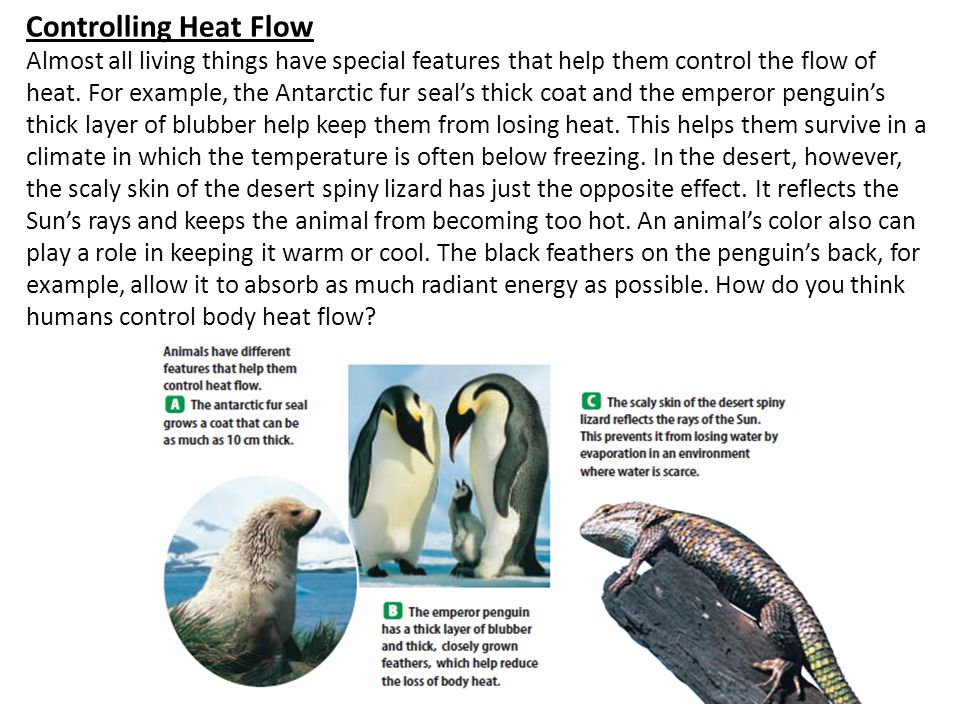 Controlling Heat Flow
...
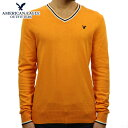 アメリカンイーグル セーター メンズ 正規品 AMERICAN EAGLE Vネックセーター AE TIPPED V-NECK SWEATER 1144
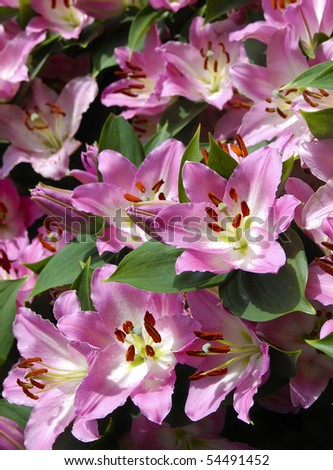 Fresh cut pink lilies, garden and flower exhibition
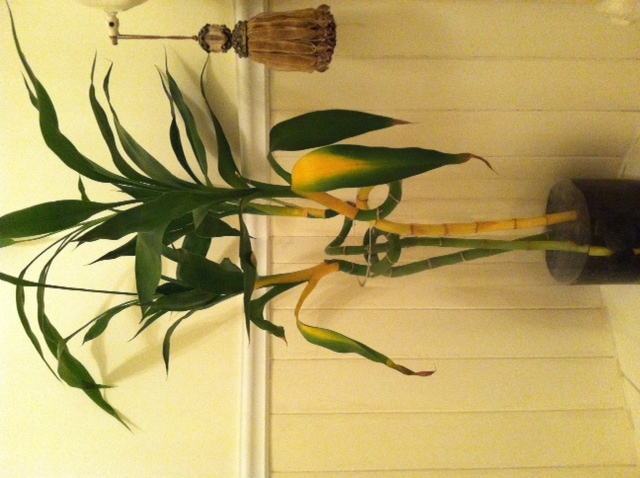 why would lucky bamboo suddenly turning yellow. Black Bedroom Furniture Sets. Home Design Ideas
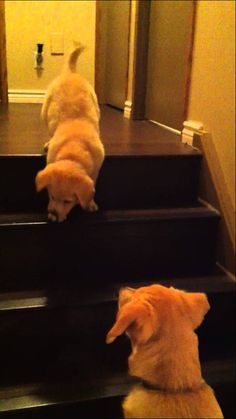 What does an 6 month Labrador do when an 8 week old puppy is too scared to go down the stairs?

▶ _TASK BRIEF_:
Within the listing above, extract exactly the lines that run from the one containing "Fresh cut pink" through the one containing "What does an", excluding any pictures.

▶ _OUTPUT OF THE TASK_:
 Fresh cut pink lilies, garden and flower exhibition
 why would lucky bamboo suddenly turning yellow. Black Bedroom Furniture Sets. Home Design Ideas
 What does an 6 month Labrador do when an 8 week old puppy is too scared to go down the stairs?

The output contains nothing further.